In the steps below, we will convert a Keras-based Convolutional Neural Network into a model that predicts the value of a handwritten digit from the famous MNIST dataset.
Step 6 - Convert a Keras Model to TensorFlow.js
TensorFlow.js has a Python CLI tool that converts an h5
model saved in Keras to a set files that can be used on the web. Install it by running:
pip install tensorflowjs
At this point, you will need to have a Keras model saved on your local system. If you clone the project for this lesson, you can run the following command to generate your model.
tensorflowjs_converter --input_format keras \
keras/cnn.h5 \
src/assets
Currently, I am saving the output in the assets folder of the Angular app, but TF can also read from a URL, so you can also save your model files in a cloud storage bucket.
Step 7 - Load the Model
Now we load the model with a simple one-liner.
async loadModel() {
this.model = await tf.loadModel('/assets/model.json');
}
Step 8 - Make Predictions from Image Data
Now that our model is loaded, it is expecting 4-dimensional image data in a shape of [any, 28, 28, 1]
- that translates into batchsize, width pixels, height pixels, and color channels. An even simpler way to think about it is just an array of images with a single color channel.
We run our predictions inside of tf.tidy to clean up the intermediate memory allocated to the tensors. Basically, we are just trying to avoid memory leaks.
TensorFlow.js gives us a fromPixels
helper to convert an ImageData HTML object into a Tensor. You can also use a plain HTMLImageElement
or even a video. Under the hood it turns the pixels into a 3D matrix of numbers.

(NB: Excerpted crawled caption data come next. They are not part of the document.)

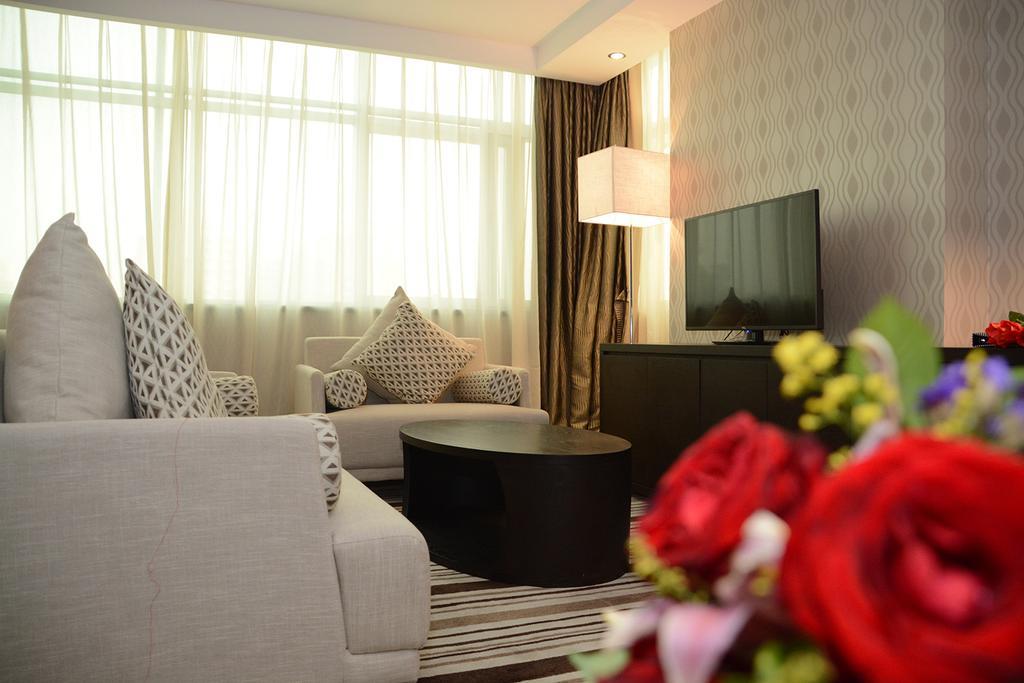 Dongguan Junyue Hotel Quarto foto
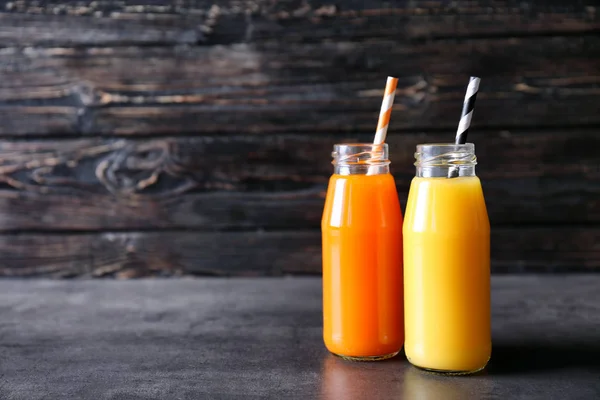 Delicious juices in bottles — Stock Photo, Image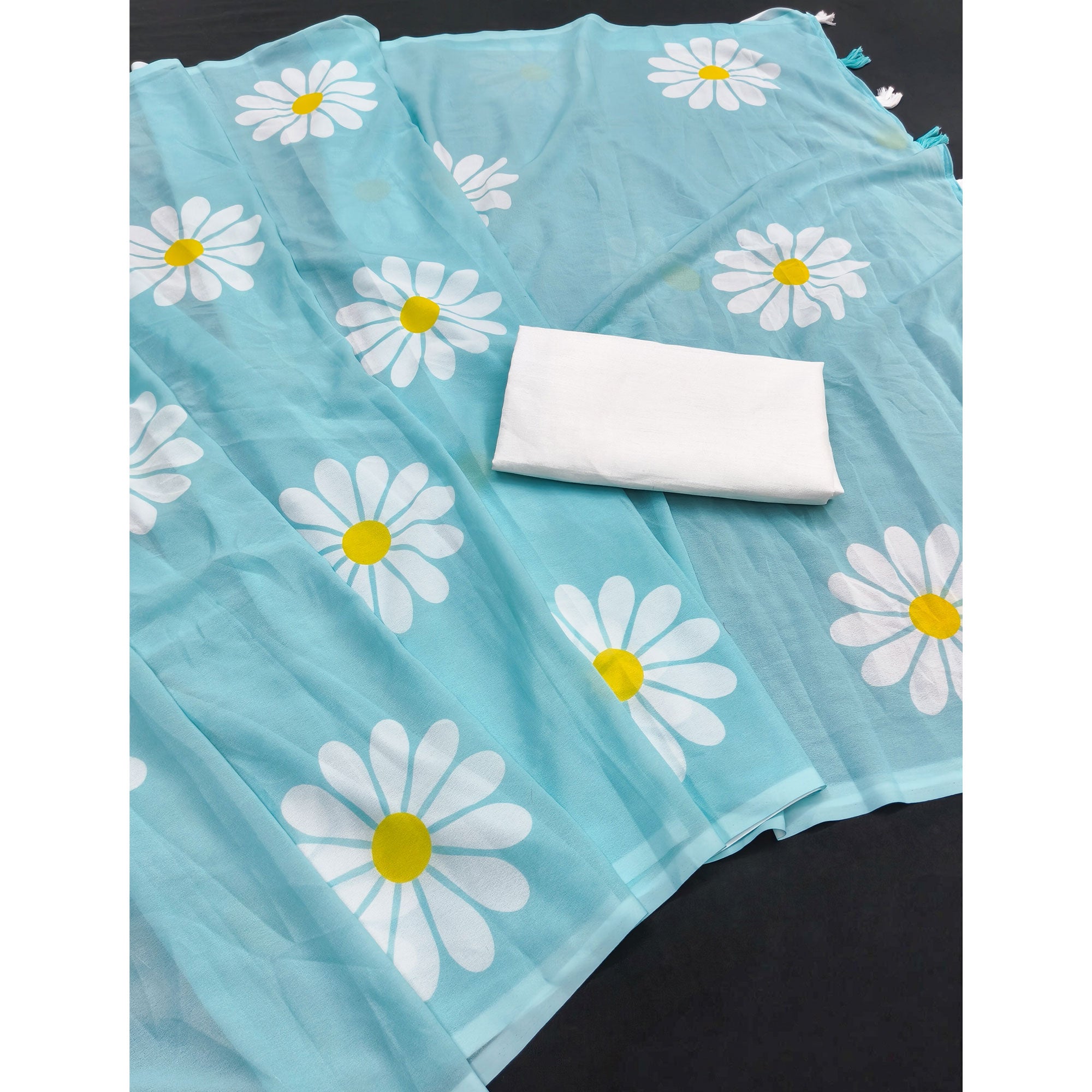 Sky Blue Georgette Saree Featuring Delicate Floral Prints & Tassels Pallu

async predict(imageData: ImageData) {
await tf.tidy(() => {
// Convert the canvas pixels to a Tensor of the matching shape
let img = tf.fromPixels(imageData, 1);
img = img.reshape([1, 28, 28, 1]);
img = tf.cast(img, 'float32');
// Make and format the predications
const output = this.model.predict(img) as any;
// Save predictions on the component
this.predictions = Array.from(output.dataSync());
});
}
The result of this method is an Array of 10 values that add up to a total of 1, which is a prediction function known as softmax. We can use the index with highest probability as the prediction for the digit.
Given the prediction below, the model interprets the image drawn on the canvas is a value of 2 with 93% confidence.
[0.02, 0.003, 0.93, ...]
The End
Building and training machine learning models in the browser ushers in a whole new set of possibilities for web developers. I’m excited to see what people create with TensorFlow.js and hope this guide helps kickstart your project. If you want to see more advanced TensorFlow content, let me know in the comments or on Slack.